Ejercicios:
(1) Reproduce sin cambios el pasaje del texto sobre la pérdida de la madre que va desde "Y es que vivir" hasta "poquito más egoísta.".
(2) Por favor, prosigue el texto sobre la pérdida de la madre a partir de su última oración.

Fragmento seleccionado:
----------------

Tendré días de mucha oscuridad, pero rodeada de abrazos que me llenarán de esperanzas fugaces. Con eso bastará. Me llenaré de ilusiones vagas, de sueños inalcanzables y de momentos vacíos. También se vale.

Contaré los días desde que se fue, para saber desde cuándo esta inquilina se aloja en mí. Será una nueva forma de vivir. Cada día será un reto. Aún así, la extrañaré cada minuto, cada instante de mi vida y seguiré sonriendo por su memoria, su recuerdo.

Dos años después…

«Me decido a tararearte, todo lo que se te extraña, desde el día en que te fuiste hasta el agonía de hoy», Tu Fantasma de Silvio Rodríguez.

En estos días de celebración y buenos deseos, mi mente no deja de revivir la película de esos últimos días que estuvimos juntas, la angustia vuelve a ser la protagonista de mis desayunos, la ansiedad mi compañera de sueños y el vacío el amuleto de mis insomnios.

El dolor intenso se ha ido transformando en reflexión, pero la ansiedad no se va, la tengo alojada en el cuello y la espalda. Hace poco tuve una conversación con los amigos de la vida, uno de ellos me dijo que la muerte de mi madre y de mi hermano me había cambiado mucho. Obvio ¿no? ¿Cómo se puede ser la misma después de pasar por esto?

Y es que vivir con este dolor clavado en la vida, tiene consecuencias, lloro sin razones aparentes, me levanto triste cualquier día, cuestiono todo lo que me pasa con más intensidad que antes, pero también he aprendido a valorar hasta los pequeños detalles, esos que generalmente pasan desapercibidos. Amo profundamente lo que hago, doy gracias al universo por permitirme sentir y vivir como lo hago, me desenfreno con más frecuencia, me quiero con más frecuencia, soy un poquito más egoísta.

Mamá está presente todos los días, mamá me acompaña en todo este proceso, sin ella no podría seguir adelante, sin los recuerdos que sigo tratando de mantener intactos, no sabría cómo avanzar. Me sujeto a ellos con fuerza, una rosa, un color, un aroma, una palabra, un dicho, todo es válido. Mamá era como un roble, siempre pensé que esa comparación era un halago, ahora creo que fue un peso demasiado grande que le impuso sin querer.

----------------

Datos proporcionados:

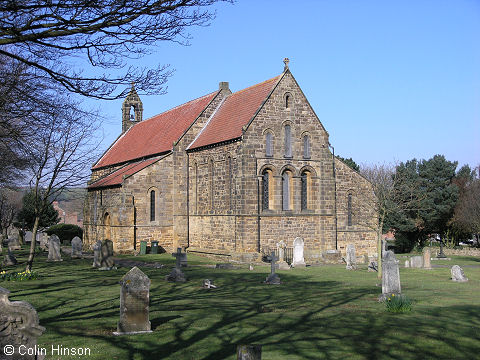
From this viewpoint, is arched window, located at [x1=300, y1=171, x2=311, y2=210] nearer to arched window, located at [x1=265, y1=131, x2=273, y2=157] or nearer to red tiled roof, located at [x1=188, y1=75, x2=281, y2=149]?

----------------

Respuestas:
(1)
Y es que vivir con este dolor clavado en la vida, tiene consecuencias, lloro sin razones aparentes, me levanto triste cualquier día, cuestiono todo lo que me pasa con más intensidad que antes, pero también he aprendido a valorar hasta los pequeños detalles, esos que generalmente pasan desapercibidos. Amo profundamente lo que hago, doy gracias al universo por permitirme sentir y vivir como lo hago, me desenfreno con más frecuencia, me quiero con más frecuencia, soy un poquito más egoísta.

(2)
También a mamá le exigíamos que fortaleza, que se levantara después de cada caída y siguiera adelante. Con una sacudida bastaba. Cuando se separó, cuando murieron sus padres, cuando se pensionó, cuando murió Juan Carlos, creo que nunca nadie le preguntó cómo estaba, solo esperamos que se levantara y siguiera el protocolo de «dejar atrás». Nadie la escuchó llorar o gritar de rabia, nadie nunca la vio derrumbarse, pero estoy segura de que lo hizo muchas veces, con la puerta cerrada y sola. Mamá nunca supo dejarse caer, mamá tenía que ser fuerte, tenía que seguir, no se podía dar el chance de quedarse en cama arrullando su dolor, tenía que trabajar y sacar a sus hijos adelante.

Mamá no tenía quién la escuchara. Mamá no sabía cómo expresar su dolor.

Sacar, dejar ir, soltar, fluir, son palabras que no estaban en su vocabulario, a ella le enseñaron que las mujeres soportan el dolor sin quejas, porque no tiene sentido hablar de lo que no se puede solucionar. Ya está. Y aún así, mamá sacó, dejó, soltó y fluyó toda la vida, con los dolores guardados en el monedero para que no estorbaran, con las angustias represadas debajo de la almohada, con la ansiedad metida en el pecho sin que nadie la notara.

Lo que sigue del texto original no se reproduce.